** START OF Recorded data **

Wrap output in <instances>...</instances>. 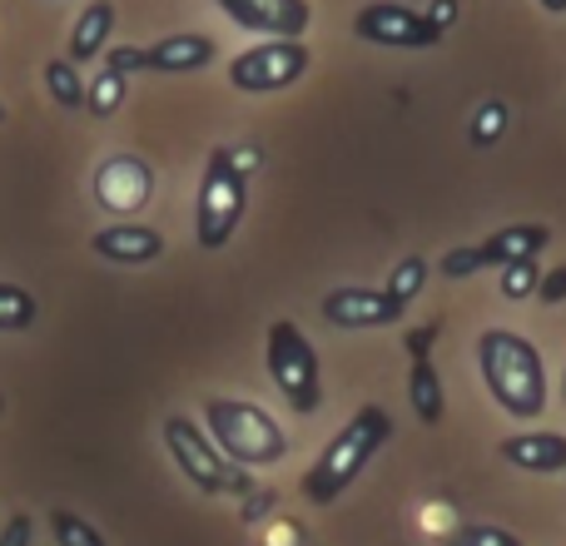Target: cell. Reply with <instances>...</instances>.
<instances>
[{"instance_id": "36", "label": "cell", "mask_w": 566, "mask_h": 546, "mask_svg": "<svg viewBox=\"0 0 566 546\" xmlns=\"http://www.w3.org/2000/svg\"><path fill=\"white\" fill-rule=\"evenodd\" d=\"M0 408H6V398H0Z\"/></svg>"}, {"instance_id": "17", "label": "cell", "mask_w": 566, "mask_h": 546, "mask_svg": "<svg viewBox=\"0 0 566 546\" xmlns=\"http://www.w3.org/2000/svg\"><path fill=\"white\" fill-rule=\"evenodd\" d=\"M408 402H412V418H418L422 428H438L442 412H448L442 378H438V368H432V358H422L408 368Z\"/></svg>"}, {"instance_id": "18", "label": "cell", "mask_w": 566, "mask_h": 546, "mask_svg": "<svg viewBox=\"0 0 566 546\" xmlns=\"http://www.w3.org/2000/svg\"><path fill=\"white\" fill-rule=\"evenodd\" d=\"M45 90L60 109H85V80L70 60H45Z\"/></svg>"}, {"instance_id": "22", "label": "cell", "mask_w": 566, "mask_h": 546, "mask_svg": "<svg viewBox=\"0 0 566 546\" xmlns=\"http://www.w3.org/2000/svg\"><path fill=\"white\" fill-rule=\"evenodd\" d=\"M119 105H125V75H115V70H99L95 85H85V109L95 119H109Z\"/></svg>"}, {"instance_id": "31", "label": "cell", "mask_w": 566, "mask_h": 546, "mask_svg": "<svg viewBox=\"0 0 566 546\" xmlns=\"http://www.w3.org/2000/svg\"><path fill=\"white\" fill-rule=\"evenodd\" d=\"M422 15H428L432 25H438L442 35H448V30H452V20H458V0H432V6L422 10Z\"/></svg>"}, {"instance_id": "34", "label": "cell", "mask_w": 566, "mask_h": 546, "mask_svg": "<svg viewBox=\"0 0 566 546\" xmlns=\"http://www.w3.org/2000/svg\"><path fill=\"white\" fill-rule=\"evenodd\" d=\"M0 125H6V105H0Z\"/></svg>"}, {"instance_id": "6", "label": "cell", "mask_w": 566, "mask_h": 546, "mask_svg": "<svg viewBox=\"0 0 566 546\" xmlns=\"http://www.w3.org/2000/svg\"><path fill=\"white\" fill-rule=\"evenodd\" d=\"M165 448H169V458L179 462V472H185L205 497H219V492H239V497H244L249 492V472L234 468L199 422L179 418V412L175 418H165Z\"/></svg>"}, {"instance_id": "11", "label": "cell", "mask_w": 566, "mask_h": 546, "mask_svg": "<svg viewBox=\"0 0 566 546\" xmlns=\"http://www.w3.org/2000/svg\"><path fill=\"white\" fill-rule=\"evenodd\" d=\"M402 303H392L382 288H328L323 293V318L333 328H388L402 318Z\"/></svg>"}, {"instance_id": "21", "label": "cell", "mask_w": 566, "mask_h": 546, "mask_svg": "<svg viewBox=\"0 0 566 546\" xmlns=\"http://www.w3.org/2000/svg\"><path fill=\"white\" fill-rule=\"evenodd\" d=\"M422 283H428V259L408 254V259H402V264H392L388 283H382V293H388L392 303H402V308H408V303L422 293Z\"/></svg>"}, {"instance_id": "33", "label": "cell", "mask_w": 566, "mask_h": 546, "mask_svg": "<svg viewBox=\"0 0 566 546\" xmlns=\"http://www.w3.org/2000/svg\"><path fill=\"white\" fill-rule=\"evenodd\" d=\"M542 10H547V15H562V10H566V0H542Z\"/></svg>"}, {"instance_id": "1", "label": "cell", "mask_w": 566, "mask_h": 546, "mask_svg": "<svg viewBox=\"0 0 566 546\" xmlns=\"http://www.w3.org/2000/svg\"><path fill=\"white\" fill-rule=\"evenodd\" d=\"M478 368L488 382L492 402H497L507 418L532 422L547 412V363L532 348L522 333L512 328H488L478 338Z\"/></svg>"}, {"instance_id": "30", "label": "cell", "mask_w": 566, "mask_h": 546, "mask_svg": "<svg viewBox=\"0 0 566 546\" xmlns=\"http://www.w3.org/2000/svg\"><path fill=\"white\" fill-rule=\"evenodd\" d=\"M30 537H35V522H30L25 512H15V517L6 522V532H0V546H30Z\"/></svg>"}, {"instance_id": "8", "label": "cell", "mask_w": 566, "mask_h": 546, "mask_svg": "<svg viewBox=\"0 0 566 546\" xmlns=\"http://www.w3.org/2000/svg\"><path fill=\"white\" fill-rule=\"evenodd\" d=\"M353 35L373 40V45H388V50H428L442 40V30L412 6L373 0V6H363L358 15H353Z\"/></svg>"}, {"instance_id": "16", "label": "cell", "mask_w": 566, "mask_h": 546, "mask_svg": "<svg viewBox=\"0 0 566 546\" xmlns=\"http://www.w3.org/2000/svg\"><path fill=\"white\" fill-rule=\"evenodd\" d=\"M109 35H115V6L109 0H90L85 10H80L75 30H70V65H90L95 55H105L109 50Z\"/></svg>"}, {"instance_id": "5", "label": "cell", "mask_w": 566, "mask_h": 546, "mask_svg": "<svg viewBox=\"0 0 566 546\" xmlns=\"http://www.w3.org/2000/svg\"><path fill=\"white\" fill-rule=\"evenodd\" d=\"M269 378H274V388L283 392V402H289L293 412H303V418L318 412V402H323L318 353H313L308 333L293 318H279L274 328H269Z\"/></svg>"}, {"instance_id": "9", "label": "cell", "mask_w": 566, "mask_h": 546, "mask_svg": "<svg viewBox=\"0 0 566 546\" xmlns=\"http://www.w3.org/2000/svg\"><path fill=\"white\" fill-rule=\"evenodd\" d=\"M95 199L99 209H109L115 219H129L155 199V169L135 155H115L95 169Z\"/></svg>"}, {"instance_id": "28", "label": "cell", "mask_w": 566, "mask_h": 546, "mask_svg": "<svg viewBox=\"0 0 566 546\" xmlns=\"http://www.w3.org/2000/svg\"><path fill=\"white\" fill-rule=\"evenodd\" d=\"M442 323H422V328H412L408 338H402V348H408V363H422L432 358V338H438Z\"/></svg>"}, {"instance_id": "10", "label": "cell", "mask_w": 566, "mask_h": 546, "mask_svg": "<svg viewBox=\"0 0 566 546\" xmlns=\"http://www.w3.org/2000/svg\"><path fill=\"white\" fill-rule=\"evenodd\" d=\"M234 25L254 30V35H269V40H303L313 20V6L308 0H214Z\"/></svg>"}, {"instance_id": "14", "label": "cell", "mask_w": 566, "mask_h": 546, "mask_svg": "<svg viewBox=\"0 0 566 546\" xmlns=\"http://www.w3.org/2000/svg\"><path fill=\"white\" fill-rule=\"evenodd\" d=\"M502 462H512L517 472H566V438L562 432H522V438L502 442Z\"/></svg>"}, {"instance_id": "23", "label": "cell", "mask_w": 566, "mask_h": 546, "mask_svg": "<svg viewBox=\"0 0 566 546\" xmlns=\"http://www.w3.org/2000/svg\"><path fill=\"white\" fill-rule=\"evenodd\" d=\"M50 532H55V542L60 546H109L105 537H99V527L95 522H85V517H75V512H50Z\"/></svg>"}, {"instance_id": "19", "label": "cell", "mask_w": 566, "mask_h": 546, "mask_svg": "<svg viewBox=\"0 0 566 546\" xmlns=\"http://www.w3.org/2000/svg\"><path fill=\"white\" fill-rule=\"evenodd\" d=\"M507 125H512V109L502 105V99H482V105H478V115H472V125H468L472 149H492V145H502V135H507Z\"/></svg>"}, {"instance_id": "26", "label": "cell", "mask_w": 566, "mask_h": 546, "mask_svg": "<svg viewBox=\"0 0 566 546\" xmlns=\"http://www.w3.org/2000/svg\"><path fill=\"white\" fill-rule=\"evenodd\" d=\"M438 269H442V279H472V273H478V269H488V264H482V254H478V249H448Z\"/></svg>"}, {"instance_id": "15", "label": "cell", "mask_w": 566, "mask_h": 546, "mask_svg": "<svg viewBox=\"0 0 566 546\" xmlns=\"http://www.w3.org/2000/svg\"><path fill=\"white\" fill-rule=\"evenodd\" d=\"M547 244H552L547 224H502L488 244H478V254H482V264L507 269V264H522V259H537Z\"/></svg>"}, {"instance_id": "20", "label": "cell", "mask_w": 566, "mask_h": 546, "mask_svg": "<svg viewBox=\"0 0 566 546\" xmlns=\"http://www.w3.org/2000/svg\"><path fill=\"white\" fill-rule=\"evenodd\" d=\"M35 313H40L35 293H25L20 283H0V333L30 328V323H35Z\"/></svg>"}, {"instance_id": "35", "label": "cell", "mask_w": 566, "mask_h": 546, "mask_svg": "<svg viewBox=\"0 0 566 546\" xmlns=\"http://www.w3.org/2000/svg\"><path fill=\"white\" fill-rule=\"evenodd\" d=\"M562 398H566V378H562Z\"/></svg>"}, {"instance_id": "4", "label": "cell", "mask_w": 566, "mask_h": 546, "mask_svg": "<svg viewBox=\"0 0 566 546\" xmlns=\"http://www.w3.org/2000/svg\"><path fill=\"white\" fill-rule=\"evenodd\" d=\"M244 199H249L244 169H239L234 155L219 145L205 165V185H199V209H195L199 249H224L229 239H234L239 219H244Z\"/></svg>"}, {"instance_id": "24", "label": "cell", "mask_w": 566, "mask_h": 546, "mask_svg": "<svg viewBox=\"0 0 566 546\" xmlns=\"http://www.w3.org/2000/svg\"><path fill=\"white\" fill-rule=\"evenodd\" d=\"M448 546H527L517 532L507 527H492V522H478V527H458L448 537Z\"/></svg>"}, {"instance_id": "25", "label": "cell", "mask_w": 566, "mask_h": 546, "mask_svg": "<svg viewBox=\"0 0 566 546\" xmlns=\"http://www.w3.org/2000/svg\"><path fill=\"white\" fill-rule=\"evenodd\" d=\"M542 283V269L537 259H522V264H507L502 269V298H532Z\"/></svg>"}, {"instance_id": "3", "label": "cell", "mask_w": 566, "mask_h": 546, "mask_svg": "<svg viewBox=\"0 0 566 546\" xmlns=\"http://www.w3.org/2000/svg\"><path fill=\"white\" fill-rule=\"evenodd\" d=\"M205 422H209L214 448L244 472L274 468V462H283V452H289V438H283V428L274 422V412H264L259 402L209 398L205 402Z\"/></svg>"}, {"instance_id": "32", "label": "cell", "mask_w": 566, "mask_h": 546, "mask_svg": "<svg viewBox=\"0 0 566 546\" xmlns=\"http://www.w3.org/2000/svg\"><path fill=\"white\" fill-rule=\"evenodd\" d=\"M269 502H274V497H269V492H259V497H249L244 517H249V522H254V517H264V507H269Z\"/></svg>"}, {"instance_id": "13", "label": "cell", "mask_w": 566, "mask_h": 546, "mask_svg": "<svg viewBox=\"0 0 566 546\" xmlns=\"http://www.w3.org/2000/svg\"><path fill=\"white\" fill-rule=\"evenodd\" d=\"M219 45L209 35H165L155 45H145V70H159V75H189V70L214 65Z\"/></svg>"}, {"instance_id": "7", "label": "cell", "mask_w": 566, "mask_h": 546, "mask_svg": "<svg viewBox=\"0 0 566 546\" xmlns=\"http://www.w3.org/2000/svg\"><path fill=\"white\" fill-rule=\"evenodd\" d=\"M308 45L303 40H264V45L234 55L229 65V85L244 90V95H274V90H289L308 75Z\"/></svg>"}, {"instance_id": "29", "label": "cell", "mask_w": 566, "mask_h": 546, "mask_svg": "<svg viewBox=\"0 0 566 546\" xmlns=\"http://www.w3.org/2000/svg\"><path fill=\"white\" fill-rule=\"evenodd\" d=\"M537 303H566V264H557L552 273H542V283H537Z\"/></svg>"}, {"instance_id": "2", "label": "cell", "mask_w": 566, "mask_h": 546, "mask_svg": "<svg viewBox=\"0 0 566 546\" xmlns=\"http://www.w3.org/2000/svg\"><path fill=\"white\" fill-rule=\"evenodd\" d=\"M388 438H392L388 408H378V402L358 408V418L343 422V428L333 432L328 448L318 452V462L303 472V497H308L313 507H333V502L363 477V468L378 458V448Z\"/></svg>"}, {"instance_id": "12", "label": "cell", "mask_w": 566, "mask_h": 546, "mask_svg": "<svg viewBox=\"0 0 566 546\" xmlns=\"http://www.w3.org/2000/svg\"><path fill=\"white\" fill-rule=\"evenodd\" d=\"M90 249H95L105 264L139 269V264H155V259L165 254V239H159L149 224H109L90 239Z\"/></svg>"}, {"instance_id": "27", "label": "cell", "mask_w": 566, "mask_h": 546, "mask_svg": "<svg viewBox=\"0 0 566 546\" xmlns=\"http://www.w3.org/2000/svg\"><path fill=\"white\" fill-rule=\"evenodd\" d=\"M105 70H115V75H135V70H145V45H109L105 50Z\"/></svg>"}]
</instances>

** END OF Recorded data **
** START OF Recorded data **

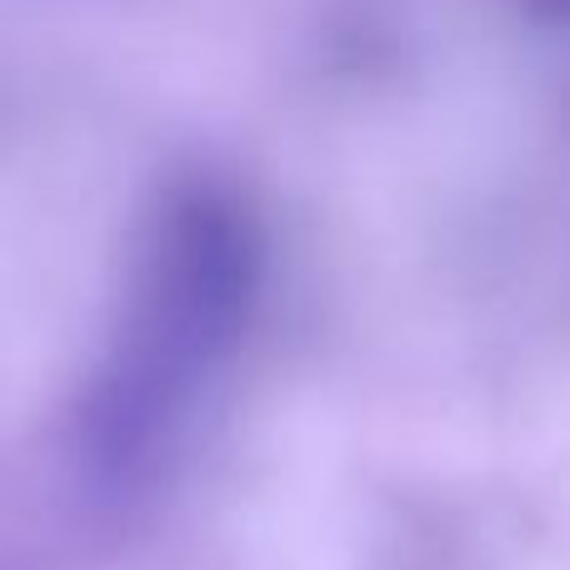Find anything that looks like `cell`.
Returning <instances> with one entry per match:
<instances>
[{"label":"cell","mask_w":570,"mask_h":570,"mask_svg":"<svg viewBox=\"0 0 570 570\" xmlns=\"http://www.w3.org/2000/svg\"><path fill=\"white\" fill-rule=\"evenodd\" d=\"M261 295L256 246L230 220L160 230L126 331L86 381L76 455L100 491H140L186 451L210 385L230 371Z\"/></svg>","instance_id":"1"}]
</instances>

** END OF Recorded data **

Quote everything above from the line containing "Find anything that" down to the line containing "295L256 246L230 220L160", both lines included, character for character. Leave the pictures out.

Find anything that looks like `cell`.
Returning <instances> with one entry per match:
<instances>
[{"label":"cell","mask_w":570,"mask_h":570,"mask_svg":"<svg viewBox=\"0 0 570 570\" xmlns=\"http://www.w3.org/2000/svg\"><path fill=\"white\" fill-rule=\"evenodd\" d=\"M261 295L256 246L230 220L160 230L126 331L86 381L76 455L100 491H140L186 451L210 385L230 371Z\"/></svg>","instance_id":"1"}]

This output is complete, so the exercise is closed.